──────── PASSAGE SHOWN

CARBONDALE, Ill. - The patients never cried, winced or showed pain on Thursday at the Patient Development Lab of Lindegren Hall on SIU's campus.
The "parents," on the other hand, did show some emotion when their stuffed animals and baby dolls underwent a battery of tests as part of a doll clinic hosted by the SIU School of Medicine.
"The students seem to get quite a kick out of the things that come out of the little ones," said event coordinator Molly Johnson, an assistant professor with the School of Medicine as she described the children's creativity in describing their dolls ailments.
The children, ages 3 to 5, were from the Carbondale Head Start program. Close to 100 mock examinations were expected to be performed. The examinations included C-rays, splinting for broken limbs, bandages and an injection.
"Anything that I come up with or ask (the children) about, that's usually what (the dolls) have," said Chelsea Fella, a first-year physician assistant from Santa Claus, Ind. "They've had broken bones on top of sore throats, on top of upset stomachs and they've been throwing up.

────────────────

[COMPLETE THE FOLLOWING]:
- A) Update the doll clinic article's part that opens with the words containing "The children, ages" and closes with "and an injection.", swapping "mock" for "practice".
- B) According to the doll clinic article, which program were the children from?
Rely only on the doll clinic article.

──────── INFORMATION PROVIDED

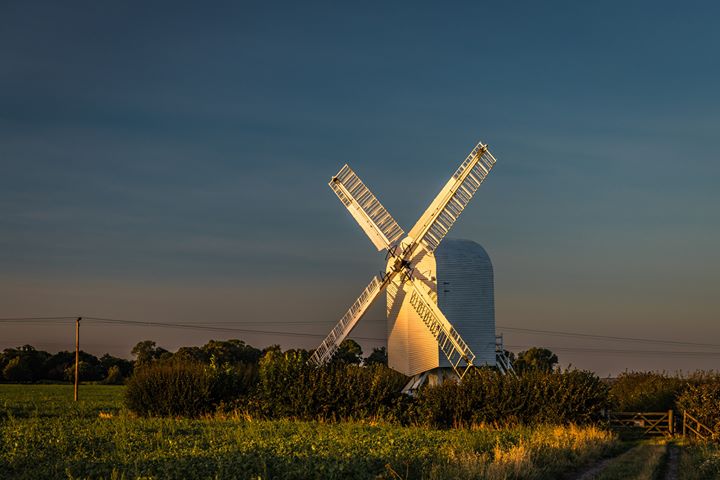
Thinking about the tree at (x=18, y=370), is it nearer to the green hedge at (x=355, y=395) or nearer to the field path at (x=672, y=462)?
the green hedge at (x=355, y=395)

────────────────

[ANSWERS PER TASK]:
- A)
The children, ages 3 to 5, were from the Carbondale Head Start program. Close to 100 practice examinations were expected to be performed. The examinations included C-rays, splinting for broken limbs, bandages and an injection.

- B) The Carbondale Head Start program.